Data Warehouse Pipeline for TerrificTotes

An automated, monitored ETL (Extract, Transform, Load) pipeline for fictional tote manufacturer TerrificTotes.

🌐 Overview

TerrificTotes's existing commercial and production systems store data in a write-optimized PostgreSQL database, unsuited to querying by analysts. gb-terrifictotes-dcf spins up a complete ecosystem of AWS cloud services in order to process new data from this database at regular intervals. Data is:

ingested for storage in JSON files;
denormalized and transformed into a new, OLAP-friendly schema, saved in parquet format; and finally
loaded into a data warehouse, ready for querying and integration into BI dashboards.

Change history is maintained from the moment of the pipeline's first operation. All stages are monitored, and basic error reporting triggers email notifications on system failure.

🕹️ Demo

A new pipeline execution runs every 15 minutes. Any rows added to the source database since the time of the last check are grouped by table of origin and ingested into an S3 bucket as JSON packets, named with the time at which the current execution began.

The ingestion bucket, with ingested packets in the sales_order/ directory

Output from the ingestion stage lists which tables do and don't have updates along with the current check time, in a clear, human-readable format ideal for either automatic or manual recovery from logs in case of errors.

Ingestion output

The processing stage fetches the indicated packets, transforming the data and saving it to a second S3 bucket with a new folder structure reflecting the star schema of the destination warehouse. At present, gb-terrifictotes-dcf delivers a minimum viable product covering a single facts table.

The processing bucket, with processed packets in the fact_sales_order/ directory

Processing output

All operations on the ingestion and processing buckets are write-only. Updates to existing records are processed as new rows, with last_updated date and time columns establishing chronology. Intelligent handling of destination tables constructed using data from two or more interrelated source tables ensures quality and integrity of data.
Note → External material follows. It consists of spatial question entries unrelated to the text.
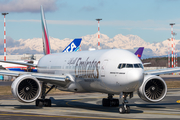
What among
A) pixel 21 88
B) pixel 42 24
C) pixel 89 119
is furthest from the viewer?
pixel 42 24

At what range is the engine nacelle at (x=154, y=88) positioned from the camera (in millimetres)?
23953

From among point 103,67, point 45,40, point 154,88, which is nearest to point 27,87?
point 103,67

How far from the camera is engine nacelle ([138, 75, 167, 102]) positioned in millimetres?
23953

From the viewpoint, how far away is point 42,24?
133 feet

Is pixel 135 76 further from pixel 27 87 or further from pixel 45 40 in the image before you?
pixel 45 40

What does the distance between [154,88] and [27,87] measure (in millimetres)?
10539

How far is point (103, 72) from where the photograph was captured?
22.2 meters

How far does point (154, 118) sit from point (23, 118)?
28.3ft

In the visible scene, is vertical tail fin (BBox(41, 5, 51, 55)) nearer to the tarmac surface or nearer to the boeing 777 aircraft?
the boeing 777 aircraft

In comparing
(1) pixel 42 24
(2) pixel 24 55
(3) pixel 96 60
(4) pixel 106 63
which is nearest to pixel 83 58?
(3) pixel 96 60

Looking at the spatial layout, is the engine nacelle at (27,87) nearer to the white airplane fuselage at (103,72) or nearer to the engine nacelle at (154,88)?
the white airplane fuselage at (103,72)

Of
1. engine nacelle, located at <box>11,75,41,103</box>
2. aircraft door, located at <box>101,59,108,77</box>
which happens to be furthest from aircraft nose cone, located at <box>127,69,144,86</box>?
engine nacelle, located at <box>11,75,41,103</box>

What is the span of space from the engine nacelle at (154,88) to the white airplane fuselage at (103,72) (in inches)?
110

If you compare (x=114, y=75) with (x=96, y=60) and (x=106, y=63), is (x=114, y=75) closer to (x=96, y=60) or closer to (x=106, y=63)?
(x=106, y=63)
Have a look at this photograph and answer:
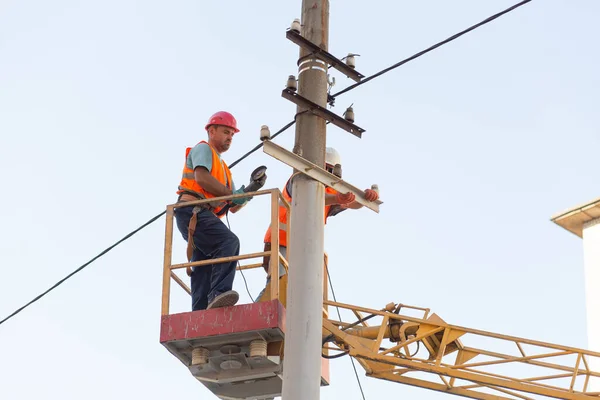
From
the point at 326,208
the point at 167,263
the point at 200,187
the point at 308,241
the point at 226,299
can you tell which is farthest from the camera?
the point at 326,208

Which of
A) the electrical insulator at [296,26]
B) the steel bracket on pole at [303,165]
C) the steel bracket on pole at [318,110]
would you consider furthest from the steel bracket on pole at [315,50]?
the steel bracket on pole at [303,165]

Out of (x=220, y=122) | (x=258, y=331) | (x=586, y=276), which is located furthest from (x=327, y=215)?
(x=586, y=276)

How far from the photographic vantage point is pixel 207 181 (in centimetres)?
1135

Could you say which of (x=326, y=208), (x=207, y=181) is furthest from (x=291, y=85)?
(x=326, y=208)

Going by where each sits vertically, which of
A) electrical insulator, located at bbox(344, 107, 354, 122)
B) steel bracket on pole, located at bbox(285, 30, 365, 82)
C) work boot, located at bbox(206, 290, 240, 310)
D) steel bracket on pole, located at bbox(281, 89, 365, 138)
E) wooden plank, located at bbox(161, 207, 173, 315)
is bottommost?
work boot, located at bbox(206, 290, 240, 310)

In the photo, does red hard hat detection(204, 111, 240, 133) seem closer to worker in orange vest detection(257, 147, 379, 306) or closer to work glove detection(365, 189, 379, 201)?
worker in orange vest detection(257, 147, 379, 306)

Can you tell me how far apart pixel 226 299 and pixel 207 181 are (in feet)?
4.21

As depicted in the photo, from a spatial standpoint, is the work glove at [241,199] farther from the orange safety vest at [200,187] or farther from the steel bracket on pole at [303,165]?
the steel bracket on pole at [303,165]

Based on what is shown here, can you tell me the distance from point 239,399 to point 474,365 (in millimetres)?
3204

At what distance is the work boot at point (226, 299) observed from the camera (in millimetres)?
10750

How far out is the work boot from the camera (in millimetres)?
10750

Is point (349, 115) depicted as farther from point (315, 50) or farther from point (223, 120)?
point (223, 120)

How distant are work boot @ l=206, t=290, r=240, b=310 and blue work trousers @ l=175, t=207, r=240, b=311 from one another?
0.78 ft

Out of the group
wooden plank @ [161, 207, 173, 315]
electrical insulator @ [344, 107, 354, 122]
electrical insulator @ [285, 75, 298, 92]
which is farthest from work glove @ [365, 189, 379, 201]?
wooden plank @ [161, 207, 173, 315]
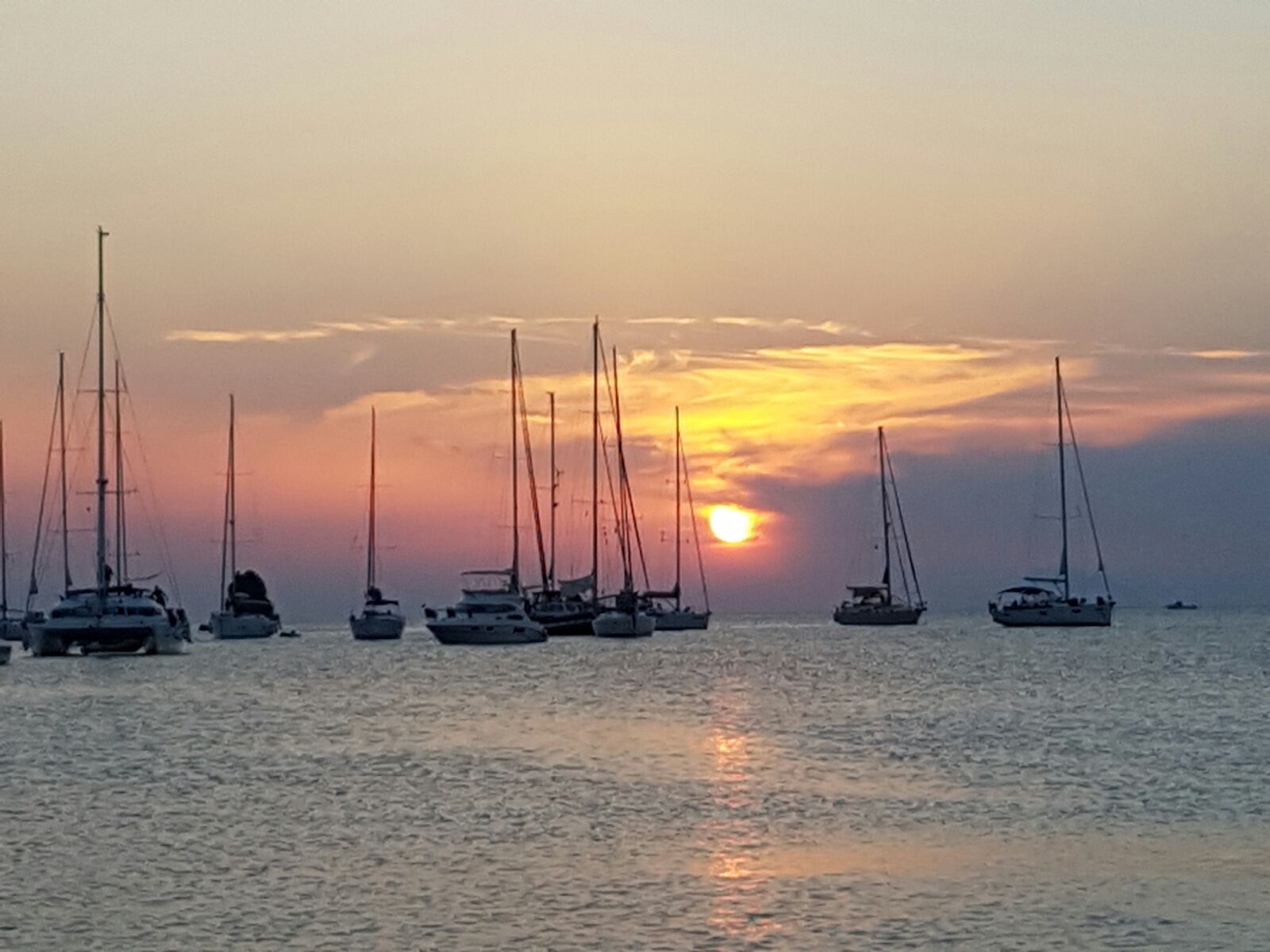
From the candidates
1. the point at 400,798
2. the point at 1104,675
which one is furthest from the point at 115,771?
the point at 1104,675

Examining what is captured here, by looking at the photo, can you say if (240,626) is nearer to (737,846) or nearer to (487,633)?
(487,633)

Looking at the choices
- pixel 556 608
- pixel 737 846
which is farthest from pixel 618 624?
pixel 737 846

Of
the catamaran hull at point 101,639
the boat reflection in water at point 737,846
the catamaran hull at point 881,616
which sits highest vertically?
the catamaran hull at point 881,616

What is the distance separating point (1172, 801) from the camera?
39281 mm

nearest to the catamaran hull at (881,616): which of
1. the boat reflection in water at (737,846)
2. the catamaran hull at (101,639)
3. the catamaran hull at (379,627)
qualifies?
the catamaran hull at (379,627)

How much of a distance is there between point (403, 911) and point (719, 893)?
4691 mm

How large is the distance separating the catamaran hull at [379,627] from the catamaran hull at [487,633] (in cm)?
2506

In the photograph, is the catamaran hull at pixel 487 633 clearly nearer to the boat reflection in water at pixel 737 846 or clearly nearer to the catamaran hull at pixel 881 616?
the catamaran hull at pixel 881 616

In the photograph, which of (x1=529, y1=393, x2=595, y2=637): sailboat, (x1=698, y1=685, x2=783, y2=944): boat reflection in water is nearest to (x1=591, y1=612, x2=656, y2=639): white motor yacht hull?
(x1=529, y1=393, x2=595, y2=637): sailboat

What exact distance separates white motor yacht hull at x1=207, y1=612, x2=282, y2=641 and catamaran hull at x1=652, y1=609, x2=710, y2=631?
34512 mm

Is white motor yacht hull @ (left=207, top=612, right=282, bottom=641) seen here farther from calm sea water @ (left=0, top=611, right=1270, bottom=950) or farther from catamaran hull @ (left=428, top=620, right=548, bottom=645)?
calm sea water @ (left=0, top=611, right=1270, bottom=950)

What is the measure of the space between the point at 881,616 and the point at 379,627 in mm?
48280

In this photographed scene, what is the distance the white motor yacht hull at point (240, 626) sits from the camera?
158 metres

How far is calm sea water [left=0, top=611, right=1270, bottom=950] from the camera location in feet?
85.7
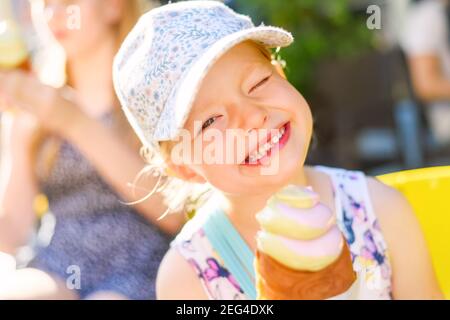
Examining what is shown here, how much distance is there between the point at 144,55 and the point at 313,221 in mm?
423

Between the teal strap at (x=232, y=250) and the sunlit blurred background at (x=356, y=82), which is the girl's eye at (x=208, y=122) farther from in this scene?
the sunlit blurred background at (x=356, y=82)

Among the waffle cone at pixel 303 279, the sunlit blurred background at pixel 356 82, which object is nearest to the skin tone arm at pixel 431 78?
the sunlit blurred background at pixel 356 82

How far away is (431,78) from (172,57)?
92.8 inches

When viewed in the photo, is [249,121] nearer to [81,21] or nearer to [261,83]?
[261,83]

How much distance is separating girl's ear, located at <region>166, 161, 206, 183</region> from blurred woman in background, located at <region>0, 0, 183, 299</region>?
0.35 metres

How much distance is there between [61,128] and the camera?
78.5 inches

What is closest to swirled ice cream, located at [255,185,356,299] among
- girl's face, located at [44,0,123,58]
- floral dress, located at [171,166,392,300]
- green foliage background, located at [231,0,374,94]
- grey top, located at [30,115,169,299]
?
floral dress, located at [171,166,392,300]

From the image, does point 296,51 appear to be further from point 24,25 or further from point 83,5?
point 83,5

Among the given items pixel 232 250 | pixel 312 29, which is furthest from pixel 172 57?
pixel 312 29

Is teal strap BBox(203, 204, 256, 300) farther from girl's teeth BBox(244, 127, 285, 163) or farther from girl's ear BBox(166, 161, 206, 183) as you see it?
girl's teeth BBox(244, 127, 285, 163)

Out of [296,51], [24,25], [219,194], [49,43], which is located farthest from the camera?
[296,51]

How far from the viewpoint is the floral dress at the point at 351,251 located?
1.56 meters

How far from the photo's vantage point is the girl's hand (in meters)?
1.96
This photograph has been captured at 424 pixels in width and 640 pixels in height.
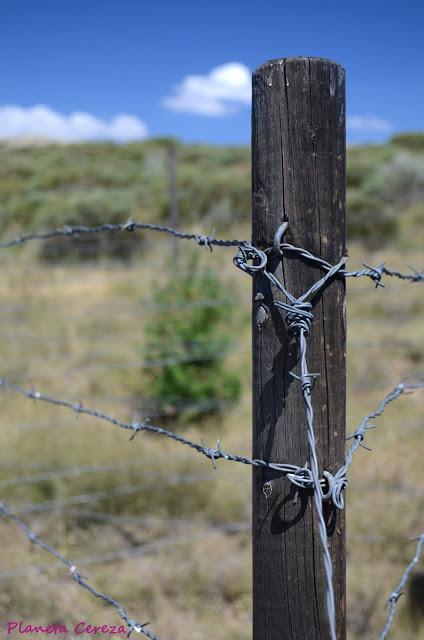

Finally, the transformed data is loaded into the data warehouse. It can now be queried, analyzed and visualized using Power BI, QuickSight, Superset, Streamlit, or another tool of your choice.

Dashboard in Apache Superset

Atlas of top sales by country

Top 3 designs for each of the top 5 countries by unit sales

Top ten staff members, ranked by revenue

📜 Prerequisites

This project requires:

Python (3.9 <= version <= 3.12.4)
The git CLI
Terraform (developed using version 1.10.2)
An AWS account
AWS credentials configured locally, including access keys and default region
An S3 bucket for remote storage of Terraform state files
A PostgreSQL OLTP database organized according to the expected schema, accessible remotely via public IP or URL and receiving frequent ongoing updates
A second PostgreSQL database, accessible remotely via public IP or URL, which will be used for the data warehouse

⚙️ Setup

🏗️ Project Setup

Fork the repository on GitHub.

Clone it to your local system.

git clone https://github.com/YOUR-USERNAME-HERE/gb-terrifictotes-dcf

Change into the directory.

cd gb-terrifictotes-dcf

Install dependencies and set up the development environment.

make requirements && make dev-setup

🗃️ Database Initialization

To create the required tables for your data warehouse, run:

psql -h YOUR_PSQL_IP_OR_URL_HERE -U YOUR_USERNAME_HERE -d YOUR_DATABASE_NAME_HERE -f db/init.sql

🔐 Secure Credentials Setup

Create two AWS Secrets Manager secrets, both in the following format. In one secret, store credentials for the OLTP PSQL database. In the other, store credentials for the data warehouse.

{
  "PG_USER": "YOUR_USERNAME_HERE",
  "PG_PASSWORD": "YOUR_PASSWORD_HERE",
  "PG_HOST":"YOUR_PSQL_IP_OR_URL_HERE",
  "PG_DATABASE":"YOUR_DATABASE_NAME_HERE",
  "PG_PORT":"5432"
}

In src/ingestion_lambda.py, update connect_to_db() with the name of the secret containing the OLTP credentials.

credentials = retrieve_secret(sm_client, "YOUR-OLTP-SECRET-NAME-HERE")

In src/uploading_lambda.py, similarly update connect_to_db() with the name of the secret containing the data warehouse credentials.

credentials = retrieve_secret(sm_client, "YOUR-DW-SECRET-NAME-HERE")

Create three GitHub Actions secrets to store the AWS credentials already used in your project configuration, namely:

AWS_ACCESS_KEY_ID
AWS_SECRET_ACCESS_KEY
AWS_REGION

🚧 Further Database Initialization

For now, a final hands-on step is required to populate the dim_date table.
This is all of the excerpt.